___ Passage to read

Salon‘s Andrew O’Hehir says Never Let Me Go is “meticulous and devastating”:
Romanek does so many difficult things beautifully in this movie, which richly deserves the Oscar consideration it will surely receive. He handles a literary adaptation, he re-creates a lost world that is partly imagined but mostly real, he manages a group of characters from childhood through adulthood, and he gets haunting, underplayed performances from both Mulligan — the real star of this film — and the oft-maligned Keira Knightley, strong and subtle as the greedy, petty and finally penitent Ruth. (Garfield is also good, but his role is less substantial.) But maybe the best and most difficult of them is capturing the philosophical dimension of “Never Let Me Go,” which is difficult to describe with words, let alone pictures…
Screenwriter Alex Garland, who is himself a novelist, sticks close to both the letter and spirit of Ishiguro’s novel; this movie is a veritable clinic in precise literary adaptation. He incorporates snatches of dialogue and even voiceover (read by Mulligan) straight from the book, without swamping the human drama or overwhelming Romanek’s astonishing visual evocation of a bygone Britain.
Eric Kohn from IndieWire agrees, but not necessarily in a good way, saying the film “has more visual sheen than storytelling polish.”
An incidental sci-fi story that favors elegant imagery over content, “Never Let Me Go” has plenty of emotional baggage to spare. Adapting Kazuo Ishiguro’s 2005 novel, Mark Romanek (directing his first feature since 2002’s “One Hour Photo”) sets his sights on a mini-saga that radiates tragedy in each scene.
The couple’s inability to escape their grim requirements (living in a disease-free society that expects their complicity, there’s nowhere for them to go) makes for a claustrophobic viewing experience that’s also strangely warmhearted, as though Romanek intends his study of ephemeral lives as a metaphor for mortality itself. Although quietly unnerving, “Never Let Me Go” mainly functions as an exercise in creating a solemn aura and not letting up. Whether or not Romanek intended it to feel one-note, at least it’s a well-orchestrated one.
Louise Thomas for Newsweek rightly notes that Never Let Me Go “is much more about the human condition than any sci-fi plot twist,” but suggests a novelist can access tools of subtly that film adaptions often find elusive.
When Ishiguro writes fiction, he once told The Atlantic, he wants it to be “unfilmable.” “I’m very keen to write fiction that only works on the page,” he said. In many respects, Never Let Me Go actually works well on the screen; visually, it is a beautiful film, and nicely acted (by, among others, Carey Mulligan, Keira Knightley, and Andrew Garfield). Certain moments—an angry kiss, a glare in a barn, a howl of rage and pain—are as evocative as anything to be found in Ishiguro’s plain but insinuating prose. But the movie strains against the limitations of its form, with characters pushed and flattened into a plot.
One doesn’t expect or want a film to copy a book. But an adaptation needs its own integrity, and there’s something just missing here. In trading artless prose for artful shots and subtlety for suspense, Never Let Me Go has become more conventional, more obviously sci-fi and self-consciously allegorical.

______

What this task involves: Reproduce word for word the part of the review roundup about Never Let Me Go that begins at the words "The couple’s inability" and stops after the words "a well-orchestrated one.". Rely only on the review roundup about Never Let Me Go.

___ Data provided

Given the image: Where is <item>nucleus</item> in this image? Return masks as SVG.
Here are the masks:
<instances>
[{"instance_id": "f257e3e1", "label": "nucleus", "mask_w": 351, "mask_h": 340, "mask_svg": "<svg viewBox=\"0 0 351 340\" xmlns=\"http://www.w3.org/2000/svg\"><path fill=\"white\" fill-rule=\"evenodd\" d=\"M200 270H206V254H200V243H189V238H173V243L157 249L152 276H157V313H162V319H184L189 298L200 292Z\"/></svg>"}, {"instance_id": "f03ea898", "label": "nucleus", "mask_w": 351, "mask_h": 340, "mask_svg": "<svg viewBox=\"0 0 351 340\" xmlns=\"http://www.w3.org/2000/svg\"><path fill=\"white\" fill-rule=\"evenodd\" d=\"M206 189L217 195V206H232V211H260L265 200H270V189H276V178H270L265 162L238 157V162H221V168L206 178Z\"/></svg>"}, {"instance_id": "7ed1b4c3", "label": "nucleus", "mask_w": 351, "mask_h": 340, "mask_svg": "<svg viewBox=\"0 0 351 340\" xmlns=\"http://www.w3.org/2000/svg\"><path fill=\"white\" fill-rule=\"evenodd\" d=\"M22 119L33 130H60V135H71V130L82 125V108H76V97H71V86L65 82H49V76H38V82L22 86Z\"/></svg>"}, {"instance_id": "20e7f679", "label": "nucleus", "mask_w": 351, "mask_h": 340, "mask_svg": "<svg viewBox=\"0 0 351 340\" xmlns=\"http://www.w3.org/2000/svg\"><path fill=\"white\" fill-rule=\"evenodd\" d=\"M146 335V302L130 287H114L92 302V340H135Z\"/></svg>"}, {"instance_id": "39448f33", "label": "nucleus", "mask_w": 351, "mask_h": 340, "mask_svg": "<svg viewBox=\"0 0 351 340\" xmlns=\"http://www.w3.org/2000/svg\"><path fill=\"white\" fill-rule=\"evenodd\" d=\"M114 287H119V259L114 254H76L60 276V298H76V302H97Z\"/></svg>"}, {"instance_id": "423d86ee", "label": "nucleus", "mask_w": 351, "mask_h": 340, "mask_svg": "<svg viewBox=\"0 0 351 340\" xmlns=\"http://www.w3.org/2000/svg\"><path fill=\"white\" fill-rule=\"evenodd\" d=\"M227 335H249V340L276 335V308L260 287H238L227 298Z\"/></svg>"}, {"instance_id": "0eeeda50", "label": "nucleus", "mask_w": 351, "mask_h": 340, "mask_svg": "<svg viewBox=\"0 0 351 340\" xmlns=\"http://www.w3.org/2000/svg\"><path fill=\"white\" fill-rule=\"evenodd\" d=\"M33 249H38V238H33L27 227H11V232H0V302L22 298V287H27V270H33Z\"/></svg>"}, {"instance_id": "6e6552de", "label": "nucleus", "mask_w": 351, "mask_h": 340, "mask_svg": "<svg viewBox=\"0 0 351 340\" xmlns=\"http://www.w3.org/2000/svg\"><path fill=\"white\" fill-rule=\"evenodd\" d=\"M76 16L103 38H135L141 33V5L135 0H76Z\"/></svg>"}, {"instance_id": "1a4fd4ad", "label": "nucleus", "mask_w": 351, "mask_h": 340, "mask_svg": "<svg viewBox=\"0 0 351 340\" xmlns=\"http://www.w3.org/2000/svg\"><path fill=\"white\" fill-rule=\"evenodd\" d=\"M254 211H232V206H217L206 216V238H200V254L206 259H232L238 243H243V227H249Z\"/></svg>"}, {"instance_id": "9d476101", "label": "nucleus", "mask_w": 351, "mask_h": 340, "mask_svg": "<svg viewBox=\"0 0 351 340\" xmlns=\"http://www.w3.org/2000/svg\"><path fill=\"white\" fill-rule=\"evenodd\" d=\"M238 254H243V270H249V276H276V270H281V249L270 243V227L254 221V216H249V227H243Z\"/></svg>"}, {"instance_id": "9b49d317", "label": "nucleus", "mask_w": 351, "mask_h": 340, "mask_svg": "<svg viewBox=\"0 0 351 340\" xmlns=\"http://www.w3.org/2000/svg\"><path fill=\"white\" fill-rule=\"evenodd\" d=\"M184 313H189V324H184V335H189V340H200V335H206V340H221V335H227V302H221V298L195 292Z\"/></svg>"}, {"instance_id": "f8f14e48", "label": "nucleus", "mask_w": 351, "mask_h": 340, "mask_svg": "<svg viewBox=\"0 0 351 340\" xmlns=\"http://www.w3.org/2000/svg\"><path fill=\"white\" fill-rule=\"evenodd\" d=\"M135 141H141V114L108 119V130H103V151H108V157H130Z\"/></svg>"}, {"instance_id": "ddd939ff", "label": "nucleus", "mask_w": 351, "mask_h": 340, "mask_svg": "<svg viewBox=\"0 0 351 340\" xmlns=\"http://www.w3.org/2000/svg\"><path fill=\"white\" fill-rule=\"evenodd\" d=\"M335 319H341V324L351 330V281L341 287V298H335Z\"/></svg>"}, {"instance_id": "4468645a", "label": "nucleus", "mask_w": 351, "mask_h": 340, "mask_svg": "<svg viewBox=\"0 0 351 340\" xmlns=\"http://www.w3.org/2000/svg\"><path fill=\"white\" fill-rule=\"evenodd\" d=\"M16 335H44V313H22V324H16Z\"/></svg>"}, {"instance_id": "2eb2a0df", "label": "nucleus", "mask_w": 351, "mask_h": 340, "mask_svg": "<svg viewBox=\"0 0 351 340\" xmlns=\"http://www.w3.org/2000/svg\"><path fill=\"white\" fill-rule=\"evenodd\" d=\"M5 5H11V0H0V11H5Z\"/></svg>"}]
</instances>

______

Written response:
The couple’s inability to escape their grim requirements (living in a disease-free society that expects their complicity, there’s nowhere for them to go) makes for a claustrophobic viewing experience that’s also strangely warmhearted, as though Romanek intends his study of ephemeral lives as a metaphor for mortality itself. Although quietly unnerving, “Never Let Me Go” mainly functions as an exercise in creating a solemn aura and not letting up. Whether or not Romanek intended it to feel one-note, at least it’s a well-orchestrated one.